Sunday, January 14, 2007

Sunday night science lesson.

Here's another picture with my 'Star Man'(from around 1987)..a rather glamorous title for the man who thinks the universe centres around himself. In this picture I have taken the narrative a little further down the allegorical track! Now I am, all for focused single mindedness when per suing ones goals..but when held at the expense of others, it cannot be a good fact it is a catalyst for the breakdown of all we hold dear.
Some would say that the epitome of Man's distinction above all other sentient life on this planet, is 'his' ability to explore and discover, to invent and progress. To reach for the stars therefore is the ultimate in expectancy and evolution. this is so..but it is fraught with danger.
In this picture..Science becomes a religion (Shuttle on the church)..but whilst being the ultimate in engineering, the cost is measured more than billions of is the lives of those who pay ..those who depart this world wanting food in their mouths..clean water to drink..the freedom to think and say what they like...basic medical care.
I will forever despair as yet another group of educated white Americans and a token European are flung into orbit in a 'Tin Can' whilst no one can figure out how to save the lives of the Men Women and Children in Somalia..Lebanon..Iraq..those in the slums and ghetto's of almost every major city.....our own back yard!..........perhaps from way up there we can see them dying more clearly!?
Maybe it's all too easy to bolt metal to metal and fire it into the sky..I rant without the added bonus of education..but I hope you get what I'm trying to convey? The sole pursuit of ones selfish end might only offer death as my Star Man offers you as the viewer..The graves of the fallen litter the church of science (I'm not having a go at Scientology by the way!)...
Oh 'eck...I think I'd better have a lie down in a darkened room now..ah's bedtime!
P.S..Hello to Nina and Nigel..thanks for reading!


Ps said...

I couldnt comment on this earlier, as I did not have the relevant facts.
The Picture is brilliant --like all your other compostitons.I particularly like the expression on the self centred man--and the symbolism, of his holding a skull.
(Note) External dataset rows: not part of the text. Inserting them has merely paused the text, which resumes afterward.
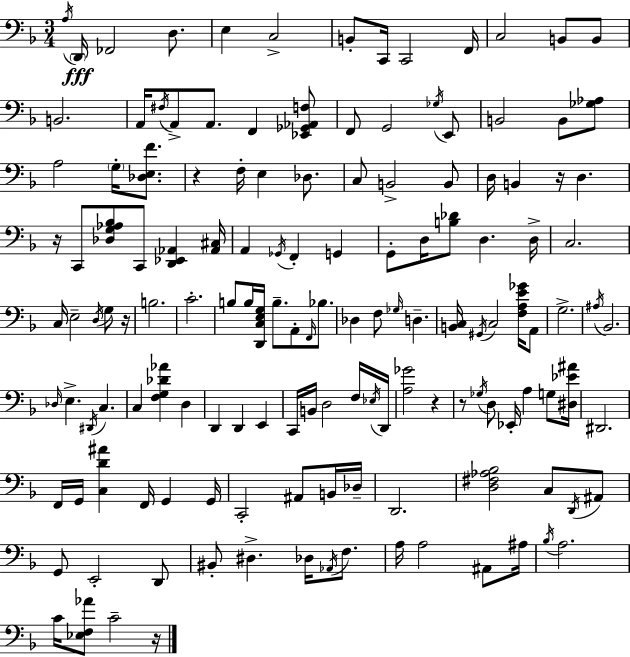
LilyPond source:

{
  \clef bass
  \numericTimeSignature
  \time 3/4
  \key f \major
  \repeat volta 2 { \acciaccatura { a16 }\fff \parenthesize d,16 fes,2 d8. | e4 c2-> | b,8-. c,16 c,2 | f,16 c2 b,8 b,8 | \break b,2. | a,16 \acciaccatura { fis16 } a,8-> a,8. f,4 | <ees, ges, aes, f>8 f,8 g,2 | \acciaccatura { ges16 } e,8 b,2 b,8 | \break <ges aes>8 a2 \parenthesize g16-. | <des e f'>8. r4 f16-. e4 | des8. c8 b,2-> | b,8 d16 b,4 r16 d4. | \break r16 c,8 <des g aes bes>8 c,8 <d, ees, aes,>4 | <aes, cis>16 a,4 \acciaccatura { ges,16 } f,4-. | g,4 g,8-. d16 <b des'>8 d4. | d16-> c2. | \break c16 e2-- | \acciaccatura { d16 } g8 r16 b2. | c'2.-. | b8 b16 <d, c e g>16 b8.-- | \break a,8-. \grace { f,16 } bes8. des4 f8 | \grace { ges16 } d4.-- <b, c>16 \acciaccatura { gis,16 } c2 | <f a e' ges'>16 a,8 g2.-> | \acciaccatura { ais16 } bes,2. | \break \grace { des16 } e4.-> | \acciaccatura { dis,16 } c4. c4 | <f g des' aes'>4 d4 d,4 | d,4 e,4 c,16 | \break b,16 d2 f16 \acciaccatura { ees16 } d,16 | <a ges'>2 r4 | r8 \acciaccatura { ges16 } d8 ees,16-. a4 g8 | <dis ees' ais'>16 dis,2. | \break f,16 g,16 <c d' ais'>4 f,16 g,4 | g,16 c,2-. ais,8 b,16 | des16-- d,2. | <d fis aes bes>2 c8 \acciaccatura { d,16 } | \break ais,8 g,8 e,2-. | d,8 bis,8-. dis4.-> des16 \acciaccatura { aes,16 } | f8. a16 a2 | ais,8 ais16 \acciaccatura { bes16 } a2. | \break c'16 <ees f aes'>8 c'2-- | r16 } \bar "|."
}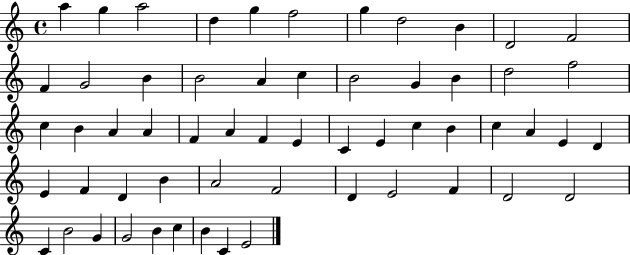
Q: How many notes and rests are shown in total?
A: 58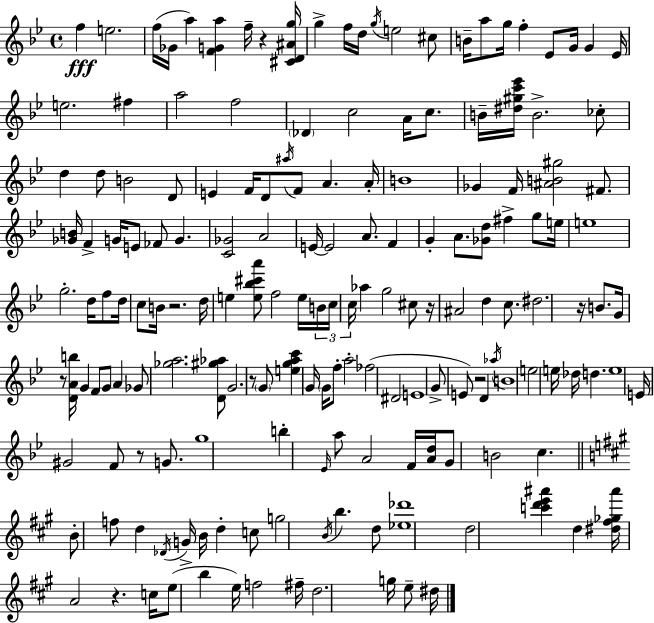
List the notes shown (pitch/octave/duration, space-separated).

F5/q E5/h. F5/s Gb4/s A5/q [F4,G4,A5]/q F5/s R/q [C#4,D4,A#4,G5]/s G5/q F5/s D5/s G5/s E5/h C#5/e B4/s A5/e G5/s F5/q Eb4/e G4/s G4/q Eb4/s E5/h. F#5/q A5/h F5/h Db4/q C5/h A4/s C5/e. B4/s [D#5,G#5,C6,Eb6]/s B4/h. CES5/e D5/q D5/e B4/h D4/e E4/q F4/s D4/e A#5/s F4/e A4/q. A4/s B4/w Gb4/q F4/s [A#4,B4,G#5]/h F#4/e. [Gb4,B4]/s F4/q G4/s E4/e FES4/e G4/q. [C4,Gb4]/h A4/h E4/s E4/h A4/e. F4/q G4/q A4/e. [Gb4,D5]/e F#5/q G5/e E5/s E5/w G5/h. D5/s F5/e D5/s C5/e B4/s R/h. D5/s E5/q [E5,Bb5,C#6,A6]/e F5/h E5/s B4/s C5/s C5/s Ab5/q G5/h C#5/e R/s A#4/h D5/q C5/e. D#5/h. R/s B4/e. G4/s R/e [D4,A4,B5]/s G4/q F4/e G4/e A4/q Gb4/e [Gb5,A5]/h. [D4,G#5,Ab5]/e G4/h. R/e G4/e [E5,G5,A5,C6]/q G4/s G4/s F5/e A5/h FES5/h D#4/h E4/w G4/e E4/e R/h D4/q Ab5/s B4/w E5/h E5/s Db5/s D5/q. E5/w E4/s G#4/h F4/e R/e G4/e. G5/w B5/q Eb4/s A5/e A4/h F4/s [A4,D5]/s G4/e B4/h C5/q. B4/e F5/e D5/q Db4/s G4/s B4/s D5/q C5/e G5/h B4/s B5/q. D5/e [Eb5,Db6]/w D5/h [C6,D6,E6,A#6]/q D5/q [D#5,F#5,Gb5,A#6]/s A4/h R/q. C5/s E5/e B5/q E5/s F5/h F#5/s D5/h. G5/s E5/e D#5/s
However, I have a different opinion regarding the amount of money spent, and the proportional benefits od Space research.Here is what I learnt:
Some of the most frequently asked questions about the U.S. space program are "Why go into space when we have so many problems here on Earth?" and "What does the space program do for me?" These are legitimate questions and unfortunately not enough people have been made aware of the vast benefits the space program provides that increase the quality of our daily lives. Applications on Earth of technology needed for space flight have produced thousands of "spinoffs" that contribute to improving national security, the economy, productivity and lifestyle. It is almost impossible to find an area of everyday life that has not been improved by these spinoffs. Collectively, these secondary applications represent a substantial return on the national investment in aerospace research. We should be spending more.

Out of a $2.4 trillion budget, less than 0.8% is spent on the entire space program! That's less than 1 penny for every dollar spent. The average American spends more of their budget on their cable bill, eating out or entertainment than this yet the benefits of space flight are remarkable. It has been conservatively estimated by U.S. space experts that for every dollar the U.S. spends on R and D in the space program, it receives $7 back in the form of corporate and personal income taxes from increased jobs and economic growth. Besides the obvious jobs created in the aerospace industry, thousands more are created by many other companies applying NASA technology in nonspace related areas that affect us daily. One cannot even begin to place a dollar value on the lives saved and improved lifestyles of the less fortunate. Space technology benefits everyone and a rising technological tide does raise all boats.

One small example is the Hubble Space Telescope. Much maligned at first because of its flawed optics, it still produced better photographs than anything here on Earth. Once fixed, it has produced even more startling scientific data which we have only begun to understand and apply. One of the many spinoffs from the Hubble telescope is the use of its Charge Coupled Device (CCD) chips for digital imaging breast biopsies. The resulting device images breast tissue more clearly and efficiently than other existing technologies. The CCD chips are so advanced that they can detect the minute differences between a malignant or benign tumor without the need for a surgical biopsy. This saves the patient weeks of recovery time and the cost for this procedure is hundreds of dollars vs. thousands for a surgical biopsy. With over 500,000 women needing biopsies a year the economic benefit, per year, is tremendous and it greatly reduces the pain, scarring, radiation exposure, time, and money associated with surgical biopsies.

This is a "small" sampling of the many other ways that space technology has improved our lives and benefited mankind. It is truly a remarkable list and not nearly complete but I believe you will begin to appreciate the answers to "Why do we go in space" and "What does the space program do for me?" So the next time you hear these questions being asked, you will be able to explain it

Taken from

Niall Young said...

Why am I not surprised that NASA would endorse their own work so possitvely? Of course the spin off benefits of long term armed conflicts should not be discounted..whilst man looks for more ingenious methods to kill his enemies..such things as the internet were created!